Padmanabhaswamy Temple of Thiruvananthapuram is built in the same model as that of Achyutaraya Temple of Hampi. These 2 are built in 2 different decades. The architectural works of Achyutaraya Temple are mesmerizing. Lively statues and carvings done on each stone are capable of capturing the complete attention of the viewer.
The limbs and heads of most of the statues are in a damaged state at present. It shows how cruel and careless mankind has become. I passed through the extensive market in the front and went ahead to visit another important temple, the Vittala Temple.

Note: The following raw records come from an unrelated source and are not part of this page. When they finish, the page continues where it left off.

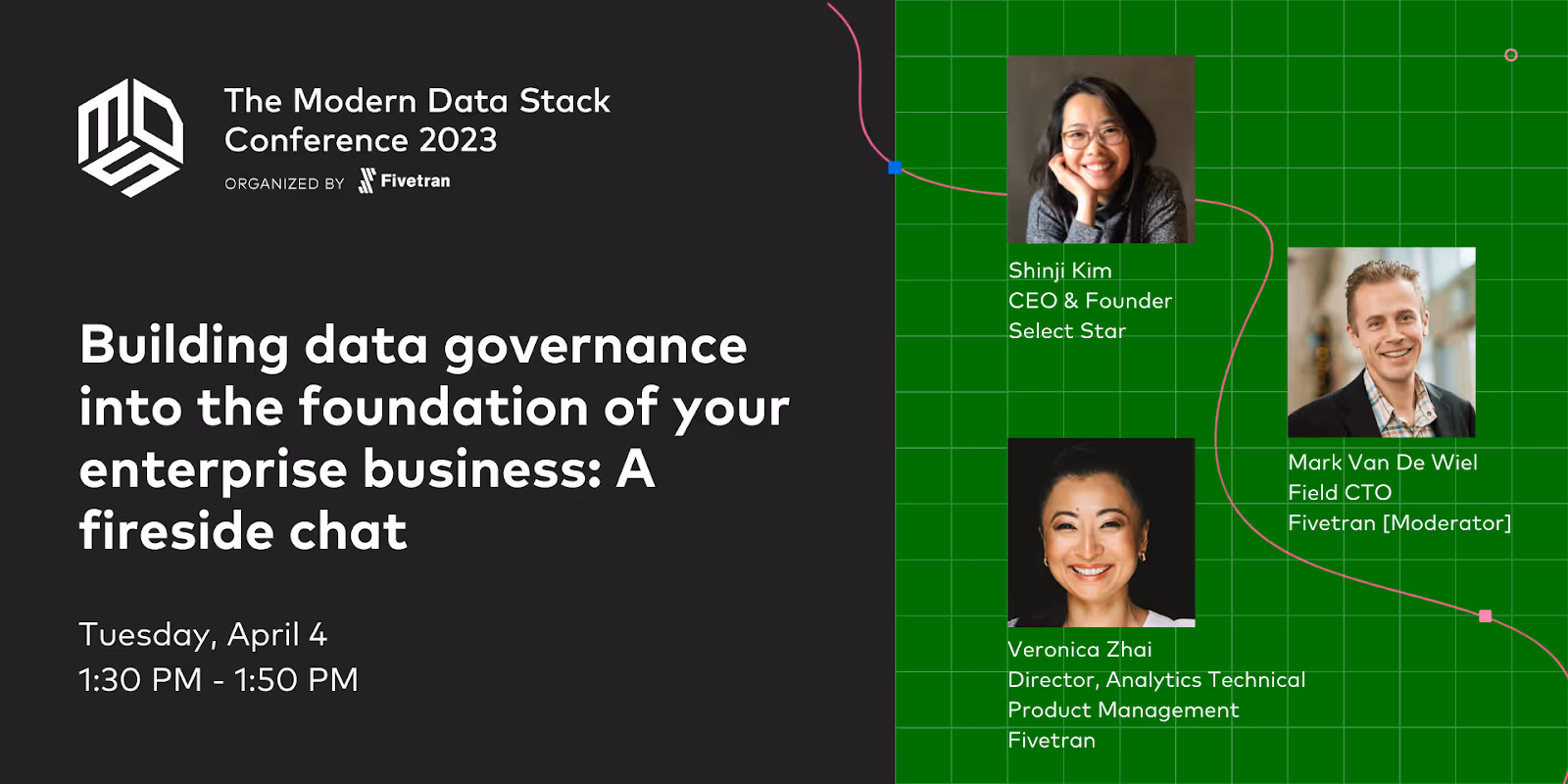 The Modern Data Stack Conference 2023
ORGANIZED BY Fivetran

Building data governance into the foundation of your enterprise business: A fireside chat

Tuesday, April 4
1:30 PM - 1:50 PM

Shinji Kim
CEO & Founder
Select Star

Mark Van De Wiel
Field CTO
Fivetran [Moderator]

Veronica Zhai
Director, Analytics Technical Product Management
Fivetran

On one side of the temple, there is a pond enclosed beautifully on all 4 sides. The pond is full of delicate carvings. There are so many ponds like this in Hampi. Anjaneya Hill can be seen on the way to Vittala Temple. There lie on roadsides the ruins of floors of edifices and huge single-stone pillars of ages back. It is rightly called Vittala Temple Complex instead of just Vittala Temple.
An iconic stone chariot on the eastern side welcomes us. The wheels of this exquisite chariot are made of stone. Another major attraction of this place is the ceremonial hall [mandapam] made of 1000 stones. It has musical pillars.
Vittala Temple is the center point where strength of architectural skills and beauty of sculpting come together and meet. Its outstanding beauty cannot be described in words.
When taking the way to Vittala Temple from Kamalapuri, there is a Jain temple on the way. Its craftsmanship is totally different from others. From there, I went on to visit the Queen’s Bath which was built by the king for his first wife, Tirumala Chinnambika. It is an ornate structure, the uniqueness and architectural excellence of which amazes the viewer. The Maha Navami Mandap is near to this.
This ceremonial hall has the height of a 2-storied building. In olden days, kings used to sit on top in the mandap to watch festival celebrations like Dasara. There lie 2 huge granite doors which are said to be the ones used at the entrance. These doors are surprisingly beautiful.
From there, I went to Hazara Rama Temple which is also a creation that indicates the completeness of architectural art. It is a bitter experience to see the destroyed heads of the beautiful statues that stand on the top portion of the entrance to the temple. Most of the walls in Hampi have carvings depicting pictures related to palatial and normal lives.
Lotus Mahal is one of the unique structures of Hampi that is least destroyed. It is built using bricks and lime mortar. Unlike the other structures in Hampi, Lotus Mahal has been given a Mughal touch in its construction. From the top, it looks like a lotus. It is one of the most beautiful structures with interiors surrounded with decorative arches.
Elephant Stables stand next to this. It is built in such a way that 11 elephants can be parked at a time. There is a small museum near this, where the structures that had lied scattered across Hampi are placed along with their names.
At a short distance from here is situated the Karnataka Department Archaeology Museum. Near this is the underground Shiva Temple. Here, the temple and the idol of Lord Shiva stand in knee-deep water. Next, I went to visit the single-stone statue of Narasimha Murthi, which is the largest in Hampi.
Near to this, there is a large single-stone Shivalinga too. Hampi is a storehouse of numerous sights that cannot be counted. Because of shortage of time, I decided in my mind to get satisfied with what I saw and to visit this place of myths again.